What is asked: Provide an exact reproduction of every entry.

Task material:

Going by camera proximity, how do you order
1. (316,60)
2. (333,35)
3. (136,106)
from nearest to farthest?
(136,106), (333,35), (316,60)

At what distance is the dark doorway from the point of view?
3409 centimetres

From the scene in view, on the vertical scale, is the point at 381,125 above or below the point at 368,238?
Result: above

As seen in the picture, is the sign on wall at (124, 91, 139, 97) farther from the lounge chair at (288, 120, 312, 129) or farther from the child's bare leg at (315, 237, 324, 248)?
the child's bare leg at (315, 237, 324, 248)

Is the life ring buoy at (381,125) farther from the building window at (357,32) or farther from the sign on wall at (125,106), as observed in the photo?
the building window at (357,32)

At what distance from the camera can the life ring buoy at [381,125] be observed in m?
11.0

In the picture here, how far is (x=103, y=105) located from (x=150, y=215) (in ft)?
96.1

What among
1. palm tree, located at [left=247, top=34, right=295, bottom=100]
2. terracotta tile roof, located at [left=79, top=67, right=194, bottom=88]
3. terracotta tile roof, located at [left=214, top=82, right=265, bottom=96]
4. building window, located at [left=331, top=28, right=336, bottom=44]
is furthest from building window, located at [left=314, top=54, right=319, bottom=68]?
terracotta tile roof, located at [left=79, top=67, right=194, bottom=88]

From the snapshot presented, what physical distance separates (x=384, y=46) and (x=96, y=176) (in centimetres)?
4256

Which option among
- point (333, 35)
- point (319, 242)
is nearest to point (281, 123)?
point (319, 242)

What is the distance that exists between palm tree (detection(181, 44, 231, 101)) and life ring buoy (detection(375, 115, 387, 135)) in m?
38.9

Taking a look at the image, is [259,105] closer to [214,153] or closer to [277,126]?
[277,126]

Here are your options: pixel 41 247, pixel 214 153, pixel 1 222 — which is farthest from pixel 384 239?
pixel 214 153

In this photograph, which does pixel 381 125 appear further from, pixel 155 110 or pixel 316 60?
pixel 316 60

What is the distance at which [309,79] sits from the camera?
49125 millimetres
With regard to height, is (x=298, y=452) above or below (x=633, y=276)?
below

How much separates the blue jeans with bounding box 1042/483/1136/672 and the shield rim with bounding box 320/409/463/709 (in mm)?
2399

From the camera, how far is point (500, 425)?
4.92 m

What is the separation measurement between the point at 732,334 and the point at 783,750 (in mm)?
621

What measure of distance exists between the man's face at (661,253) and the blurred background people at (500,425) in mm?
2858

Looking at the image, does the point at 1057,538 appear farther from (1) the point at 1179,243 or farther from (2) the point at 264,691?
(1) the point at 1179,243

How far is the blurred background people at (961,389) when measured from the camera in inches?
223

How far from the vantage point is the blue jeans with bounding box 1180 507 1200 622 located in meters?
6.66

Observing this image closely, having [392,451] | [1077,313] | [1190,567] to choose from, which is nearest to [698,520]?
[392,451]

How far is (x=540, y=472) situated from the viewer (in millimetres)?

Exercise result:
Going by camera proximity, how do you order
1. (316,60)
2. (333,35)
3. (136,106)
from nearest to farthest?
(136,106), (333,35), (316,60)

At what distance is the dark doorway from the point of view?
3409 centimetres

From the scene in view, on the vertical scale, is the point at 381,125 above or below the point at 368,238?
Result: above

As seen in the picture, is the sign on wall at (124, 91, 139, 97) farther from the lounge chair at (288, 120, 312, 129) or farther from the child's bare leg at (315, 237, 324, 248)?
the child's bare leg at (315, 237, 324, 248)

Is the life ring buoy at (381,125) farther from the building window at (357,32) or farther from the sign on wall at (125,106), as observed in the photo?
the building window at (357,32)

At what distance from the camera can the life ring buoy at [381,125] be observed in m?
11.0

In the picture here, how far is (x=103, y=105) located from (x=150, y=215) (in ft)?
96.1

What among
1. palm tree, located at [left=247, top=34, right=295, bottom=100]
2. terracotta tile roof, located at [left=79, top=67, right=194, bottom=88]
3. terracotta tile roof, located at [left=214, top=82, right=265, bottom=96]
4. building window, located at [left=331, top=28, right=336, bottom=44]
is furthest from building window, located at [left=314, top=54, right=319, bottom=68]?
terracotta tile roof, located at [left=79, top=67, right=194, bottom=88]

From the snapshot presented, what physical distance separates (x=384, y=46) and (x=96, y=176) (in centimetres)?
4256

Which option among
- point (333, 35)
- point (319, 242)
is nearest to point (281, 123)?
point (319, 242)

What is the distance that exists between palm tree (detection(181, 44, 231, 101)) and life ring buoy (detection(375, 115, 387, 135)) in m?
38.9

Taking a look at the image, is [259,105] closer to [214,153] or closer to [277,126]?
[277,126]

Here are your options: pixel 41 247, pixel 214 153, pixel 1 222 — which is farthest from pixel 384 239?
pixel 214 153

In this photograph, which does pixel 381 125 appear further from, pixel 155 110 or pixel 316 60?
pixel 316 60

What is the distance at which [309,79] sits from the camera?
49125 millimetres
With regard to height, is (x=298, y=452) above or below (x=633, y=276)?
below

How much separates the blue jeans with bounding box 1042/483/1136/672 and the shield rim with bounding box 320/409/463/709 (in mm)?
2399

From the camera, how far is point (500, 425)?
4.92 m

What is the separation measurement between the point at 732,334 and the point at 783,750 (in mm)?
621

What measure of distance exists between the man's face at (661,253) and the blurred background people at (500,425) in mm?
2858

Looking at the image, does the point at 1057,538 appear farther from (1) the point at 1179,243 or farther from (2) the point at 264,691?
(1) the point at 1179,243

How far is the blurred background people at (961,389) when measured from the camera in inches?
223

How far from the vantage point is the blue jeans with bounding box 1180 507 1200 622 located in meters?
6.66

Observing this image closely, having [392,451] | [1077,313] | [1190,567] to choose from, which is nearest to [698,520]?
[392,451]

How far is (x=540, y=472) situated from the viewer (in millimetres)?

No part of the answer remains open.